Telomerase do not prevent the shortening of DNA molecules but they
do postpone of DNA molecules. The erosion of gene near the ends of DNA molecule.
It has been proposed   that the
shortening of telomeres is connected to the  
aging.

If chromosome of germ cells because shorter in every cell cycle
essential genes would eventually

 Be missing from the gametes
they produce. The shortening of telomeres might protect the cells from
cancerous growth by limiting the number of cell divisions. An enzyme  called telomerase catalyze this process.

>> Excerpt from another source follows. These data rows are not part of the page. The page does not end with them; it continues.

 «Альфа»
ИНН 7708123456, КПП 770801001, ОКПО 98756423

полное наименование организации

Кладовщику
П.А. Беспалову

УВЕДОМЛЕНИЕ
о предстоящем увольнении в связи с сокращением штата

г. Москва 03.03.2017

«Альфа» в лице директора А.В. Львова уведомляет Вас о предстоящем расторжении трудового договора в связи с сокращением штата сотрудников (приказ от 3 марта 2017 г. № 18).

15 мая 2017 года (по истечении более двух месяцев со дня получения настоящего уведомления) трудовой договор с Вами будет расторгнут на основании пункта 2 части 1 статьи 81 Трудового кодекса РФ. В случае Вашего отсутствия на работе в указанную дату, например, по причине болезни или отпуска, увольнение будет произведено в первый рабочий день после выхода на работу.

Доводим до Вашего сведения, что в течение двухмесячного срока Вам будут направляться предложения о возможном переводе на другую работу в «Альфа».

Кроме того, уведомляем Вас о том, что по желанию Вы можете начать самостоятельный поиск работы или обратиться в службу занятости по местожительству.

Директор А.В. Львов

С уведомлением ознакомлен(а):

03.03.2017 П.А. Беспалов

Human genetic metabolism is a very important metabolism in the
human because it plays very important role in the study of inheritance of human.
Itgives many benefits for determine the different metabolic disorders which
occur in the body of human body and cause different variations in the body of
human. These variations some time become beneficial and some time they cause
different diseases in the metabolism of human body. Some variations are neutral
mean these variations have no benefit r not lose of any type of function in the
body of an organism   which   either  
human r may be any other organism.

The telomers play very important role in the body of the living
organism such as human and other living organism which have a major genetic system.

 

 

 

Identification
of non-metabolic trait

Majority of which accounted For 
20–40% of total metabolite  variation.
Remarkably, more than. One-third of the loci that regulate liver metabolites in
mice alsoCorrespond   to human GIMs, supporting the similarity in
geneticRegulation   of metabolites
between mice and humans. Chen et al. conducted an mGWAS in rice, covering 840
metabolites and6.4 million SNPs obtained from 529 diverse accessions of Oryza
Sativa. This study identified hundreds of common variants influencingNumerous
secondary metabolites with large effect sizes. And   reported 36 candidate genes that modulate
levels of metabolites of potential. physiological and nutritional importance.
The authors concluded that mGWAS provide a powerful tool

Identification of non-metabolic trait

Majority   of which accounted for   20–40% of total metabolite   variation. Remarkably, more than One-third
of the loci that regulate liver metabolites in mice also Correspond   to human GIMs, supporting the similarity in genetic
Regulation   of metabolites between mice
and humans. Chen et al. conducted an mGWAS in rice, covering 840 metabolites
and6.4 million SNPs obtained from 529 diverse accessions of Oryza Sativa. This
study identified hundreds of common variants influencing Numerous secondary
metabolites with large effect size.

Transformation
also occur in the body of living organisms. Transformation play very important
role in the genetics of human because transformission like many other processes
occur in the body of living organism. Transcption and   translation which occur in the body of human.
These processes also play very major role in the body of living organism such
as human being body and many other bodies of living organisms.

All-important
processes take place in the body of living organism which are much important in
the system of body which are necessary for the working of the body of living
organisms like human and many other living organisms. Many variations take
place or may occur in the above processes like transformation or translation or
reduction and many other function which are so beneficial and favorable for the
body function of the living organisms.

The
human genetic metabolism gives much information about the genetic diseases and
also give information about the ratio of human or death of living organisms
death and also provide information about the ratio of living organism ratio.
This information plays very important role in the study of genetic metabolism
and genetises with the help of this information discover many diseases and
treatments if these diseases. And  
reported 36 candidate genes.That modulate levels of metabolites Ofpotential.
physiological and nutritional importance.